The task
Give back the entries that follow exactly as written. Any picture gets left out.

━━━━━ Supplied records ━━━━━

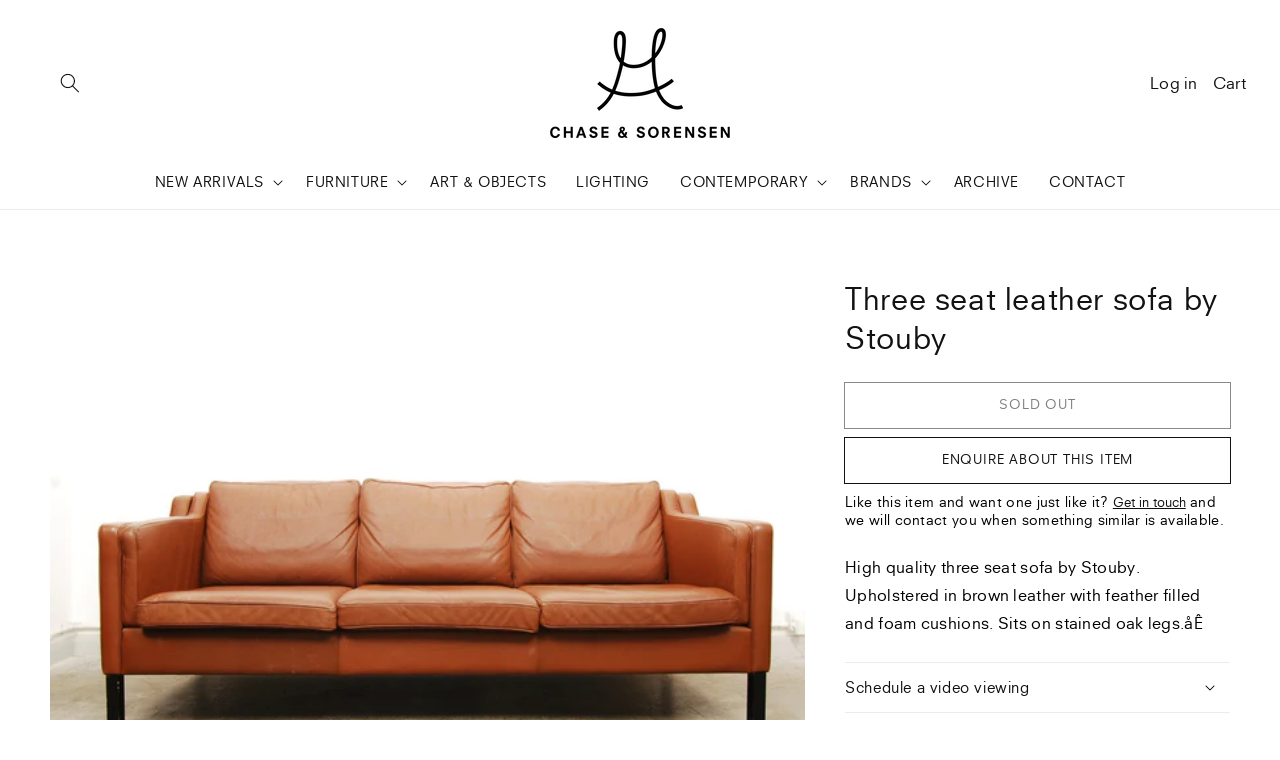

--- FILE ---
content_type: text/css
request_url: https://chaseandsorensen.com/cdn/shop/t/11/assets/component-rte.css?v=14484532459669391941640096158
body_size: -578
content:
.rte:after{clear:both;content:"";display:block}.rte>p:first-child{margin-top:0}.rte>p:last-child{margin-bottom:0}.rte table{table-layout:fixed}@media screen and (min-width: 750px){.rte table td{padding-left:1.2rem;padding-right:1.2rem}}.shopify-policy__body img,.rte img{height:auto;max-width:100%}.shopify-policy__body ul,.rte ul{padding-left:2rem}.shopify-policy__body li,.rte li{list-style:inherit}.rte li:last-child{margin-bottom:0}.shopify-policy__body a,.rte a{color:rgba(var(--color-link),var(--alpha-link));text-underline-offset:.2rem;text-decoration-thickness:.1rem;transition:text-decoration-thickness var(--duration-short) ease}.shopify-policy__body a,.rte a:hover{color:rgb(var(--color-link));text-decoration:none}.rte blockquote{display:inline-flex}.rte blockquote>*{margin:-.5rem 0}.shopify-policy__body{margin:6rem 0}
/*# sourceMappingURL=/cdn/shop/t/11/assets/component-rte.css.map?v=14484532459669391941640096158 */


--- FILE ---
content_type: text/css
request_url: https://chaseandsorensen.com/cdn/shop/t/11/assets/component-search.css?v=150313040817753512311639758409
body_size: -717
content:
.search__input.field__input{padding-right:5rem;border:.1rem solid rgb(var(--color-foreground));border-color:rgb(var(--color-foreground));border-width:0 0 1px;box-shadow:none;padding-left:0}.search .field__label{left:0}.search__button .icon{height:1.8rem;width:1.8rem}input::-webkit-search-decoration{-webkit-appearance:none}
/*# sourceMappingURL=/cdn/shop/t/11/assets/component-search.css.map?v=150313040817753512311639758409 */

━━━━━

Your response
--- FILE ---
content_type: text/css
request_url: https://chaseandsorensen.com/cdn/shop/t/11/assets/component-rte.css?v=14484532459669391941640096158
body_size: -578
content:
.rte:after{clear:both;content:"";display:block}.rte>p:first-child{margin-top:0}.rte>p:last-child{margin-bottom:0}.rte table{table-layout:fixed}@media screen and (min-width: 750px){.rte table td{padding-left:1.2rem;padding-right:1.2rem}}.shopify-policy__body img,.rte img{height:auto;max-width:100%}.shopify-policy__body ul,.rte ul{padding-left:2rem}.shopify-policy__body li,.rte li{list-style:inherit}.rte li:last-child{margin-bottom:0}.shopify-policy__body a,.rte a{color:rgba(var(--color-link),var(--alpha-link));text-underline-offset:.2rem;text-decoration-thickness:.1rem;transition:text-decoration-thickness var(--duration-short) ease}.shopify-policy__body a,.rte a:hover{color:rgb(var(--color-link));text-decoration:none}.rte blockquote{display:inline-flex}.rte blockquote>*{margin:-.5rem 0}.shopify-policy__body{margin:6rem 0}
/*# sourceMappingURL=/cdn/shop/t/11/assets/component-rte.css.map?v=14484532459669391941640096158 */


--- FILE ---
content_type: text/css
request_url: https://chaseandsorensen.com/cdn/shop/t/11/assets/component-search.css?v=150313040817753512311639758409
body_size: -717
content:
.search__input.field__input{padding-right:5rem;border:.1rem solid rgb(var(--color-foreground));border-color:rgb(var(--color-foreground));border-width:0 0 1px;box-shadow:none;padding-left:0}.search .field__label{left:0}.search__button .icon{height:1.8rem;width:1.8rem}input::-webkit-search-decoration{-webkit-appearance:none}
/*# sourceMappingURL=/cdn/shop/t/11/assets/component-search.css.map?v=150313040817753512311639758409 */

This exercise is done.